Leading breakbeat acts either switched to house or dubstep, disappeared or, in rare cases, continued to do their own thing but without using the word ‘breaks’. Promoters wouldn’t book it, radios wouldn’t touch it, YouTube music channels wouldn’t support it, only a few specialist blogs would use the genre name. Recently I’ve heard of one act being told by their manager never to use the term, and that one label has changed their track descriptions to get radio pluggers to check their releases. And this is the problem…
All genres have shady shark-jumping chapters. But do you think Jeff Mills lost sleep when Mauro Picotto took techno to the charts? Did Masters At Work retire when David Zowie assumed the role of house dealer every weekend? Did DMZ shut the studio down when Modestep rocked up and showed dubstep a massive chart-slapping sign? Will DJ Hype denounce d’n’b now Take That are involved? No. Genre fashions come and go, but they don’t completely die. Or at least they shouldn’t. Breakbeat, as a genre, is a handy way of describing a vast range of exciting non-4/4 electronic music and should work as widely as as terms like ‘house’ and ‘techno’. It captures an aesthetic or motion rather than a specific set of rules, and it deserves a second chance. And while industry behind-the-sceners, who base a lot of faith in social media stats, may still snub it, there’s a whole heap of really fucking exciting artists involved.

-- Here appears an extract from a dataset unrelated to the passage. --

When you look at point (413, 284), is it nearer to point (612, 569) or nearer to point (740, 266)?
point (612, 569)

Back to the future, and a new melting pot is being brewed by dissidents of house, future house, d’n’b, trap, dubstep and bass music. In the wake of post-EDM, deep house, dubstep and bass house, in the shadows of crass pop features on d’n’b hits, breakbeats are being drawn from a wider cross-section of genres and are more dominant in electronic music than they have been in years. From Bristol’s S.O.B.A.D. collective to Dallas’s Broken Syndicate by way of Birmingham’s Four40, Stanton Warriors’ Punks, AC Slater’s Night Bass and so much more, breakbeats have reattained their status as the universal drum language that glues otherwise disparate genres and scenes together. And while I’m not expecting any crew or artist making this music to start calling it ‘breaks’ I am keen that we get over ourselves and expunge the negative connotations the b-word has been shrouded in for the last 10 years. Sure, it’s had its low moments – show me a genre that hasn’t – but right now it’s one of the heaviest influences in electronic music. And it sounds good, right? Say it again.